======== Document section ========
The Missouri Compromise of 1820, limiting slavery to South of the 36°30'
parallel, while couched in terms of slavery, was really a political compromise
over a balance of Congressional power between the industrial North and
agrarian South. It was not concerned with the plight of slaves. Balance
was maintained with the new free State of Maine offsetting the new slave
State of Missouri. This debate served to reinforce the sectional consciousness
between North and South (WEW p. 352-53).
Thomas Jefferson, now in private life, was greatly alarmed by the Missouri
Compromise. He considered it ill-conceived and suicidal to the Union.
In a letter to Mark Langhorn Hill, U.S. Representative from Massachusetts,
on April 5, 1820 he wrote, "I congratulate you on the sleep of the Missouri
question–I wish I could say on its death; but of this I dispair! The idea
of a geographical line once suggested, will brood in the minds of all those
who prefer the gratification of their ungovernable passions to the peace
and Union of the country!" (SDC p. 46).
On April 22, 1820 Jefferson wrote to John Holmes, U.S. Representative from
Maine, that this compromise "like a fire bell in the night, awakened, and
filled me with terror. I considered it at once the [death] knell of the
union! It is hushed, indeed, for the moment, but this is a reprieve only,
not a final sentence. A geographical line, coinciding with a marked principle
moral and political, once conceived and held up to the angry passions of
men will never be obliterated, and every irritation will make it deeper
and deeper! I can say with conscious truth that there is not a man in earth
who would sacrifice more than I would, to relieve us from this heavy reproach
[of slavery] in any practical way. The cession of that kind of property,
for so it is misnamed, is a bagatelle, which would not cost me a second
thought. A general emancipation and expatriation could be effected, and
gradually, and with due sacrifices, I think it might be. But, as it is,
we have the wolf by the ears, and we can neither hold him nor safely let
him go! Justice is in the one scale and self preservation in the other..."
(SDC p. 46).
======== Dataset extract ========
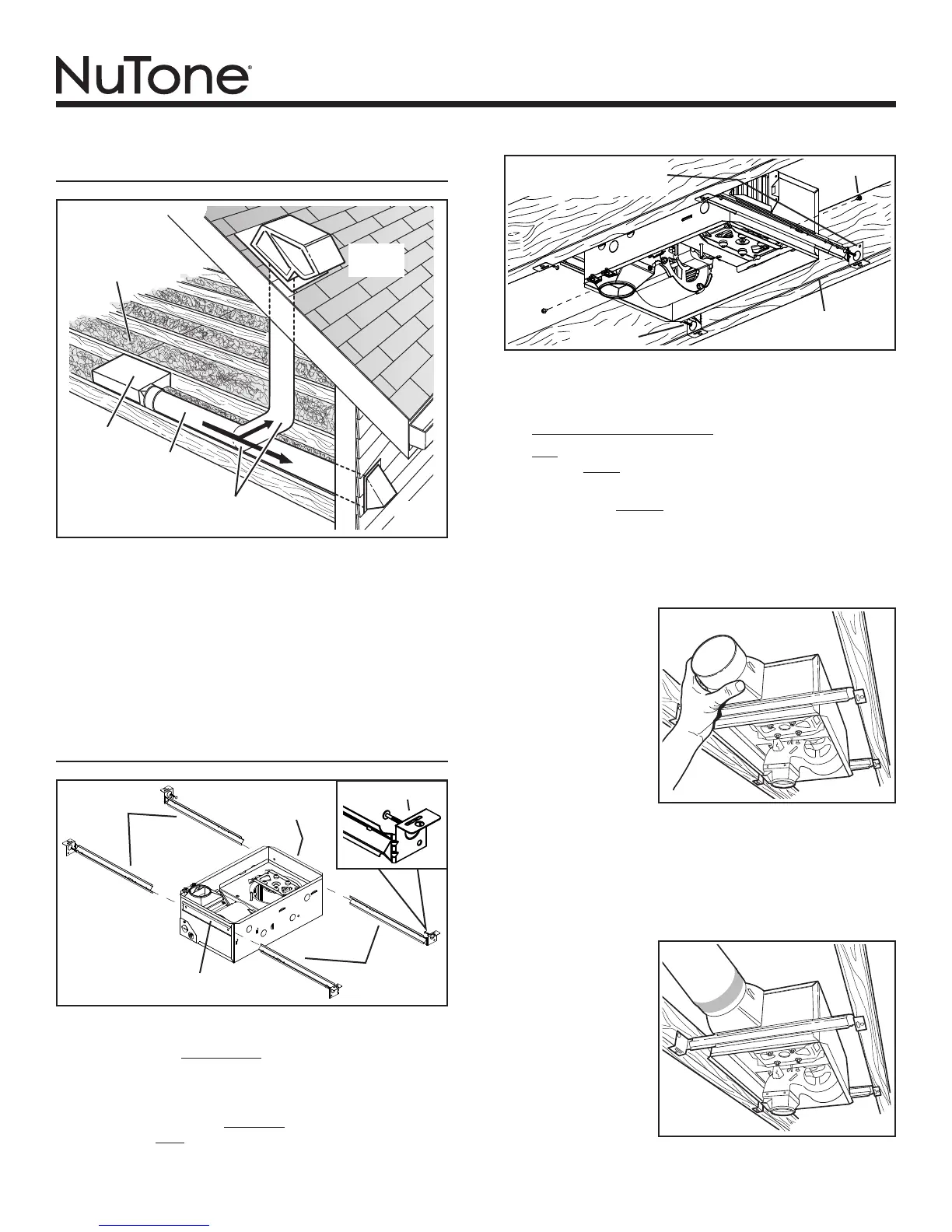 NuTone®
========
# What you will do
a. From the passage on the Missouri Compromise, copy the words from "The Missouri Compromise" to "(WEW p. 352-53).".
b. Answer these questions using the passage on the Missouri Compromise:
(i) South of which parallel did the compromise limit slavery?
(ii) Which new free state offset the new slave state of Missouri?
(iii) To whom did Jefferson write on April 22, 1820?

# Answers by item number
a.
The Missouri Compromise of 1820, limiting slavery to South of the 36°30'
parallel, while couched in terms of slavery, was really a political compromise
over a balance of Congressional power between the industrial North and
agrarian South. It was not concerned with the plight of slaves. Balance
was maintained with the new free State of Maine offsetting the new slave
State of Missouri. This debate served to reinforce the sectional consciousness
between North and South (WEW p. 352-53).

b.
(i) The 36°30' parallel
(ii) Maine
(iii) John Holmes, U.S. Representative from Maine